Diversity of platinum-sites at platinum/fullerene interface accelerates alkaline hydrogen evolution
Jiayi Chen, Mohammed Aliasgar, Fernando Buendía, Tianyu Zhang, Yilin Zhao, Xu Lian, Lan Wen, Haozhou Yang, Wenping Sun, Sergey M. Kozlov, Wei Chen, Lei Wang
Abstract
Membrane-based alkaline water electrolyser is promising for cost-effective green hydrogen production. One of its key technological obstacles is the development of active catalyst-materials for alkaline hydrogen-evolution-reaction (HER). Here, we show that the activity of platinum towards alkaline HER can be significantly enhanced by anchoring platinum-clusters onto two-dimensional fullerene nanosheets. The unusually large lattice distance (~0.8 nm) of the fullerene nanosheets and the ultra-small size of the platinum-clusters (~2 nm) leads to strong confinement of platinum clusters accompanied by pronounced charge redistributions at the intimate platinum/fullerene interface.
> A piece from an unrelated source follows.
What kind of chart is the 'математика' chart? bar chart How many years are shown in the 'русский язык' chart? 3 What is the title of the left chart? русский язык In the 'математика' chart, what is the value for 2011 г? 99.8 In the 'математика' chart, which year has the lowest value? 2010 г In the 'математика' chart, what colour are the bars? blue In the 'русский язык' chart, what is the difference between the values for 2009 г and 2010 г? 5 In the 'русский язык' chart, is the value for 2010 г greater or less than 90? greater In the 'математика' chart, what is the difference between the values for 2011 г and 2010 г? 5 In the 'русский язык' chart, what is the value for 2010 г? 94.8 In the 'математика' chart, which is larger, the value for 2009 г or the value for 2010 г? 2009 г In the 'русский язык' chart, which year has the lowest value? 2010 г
As a result, the platinum-fullerene composite exhibits 12 times higher intrinsic activity for alkaline HER than the state-of-the-art platinum/carbon black catalyst. Detailed kinetic and computational investigations revealed the origin of the enhanced activity to be the diverse binding properties of the platinum-sites at the interface of platinum/fullerene, which generates highly active sites for all elementary steps in alkaline HER, particularly the sluggish Volmer step. Furthermore, encouraging energy efficiency of 74% and stability were achieved for alkaline water electrolyser assembled using platinum-fullerene composite under industrially relevant testing conditions.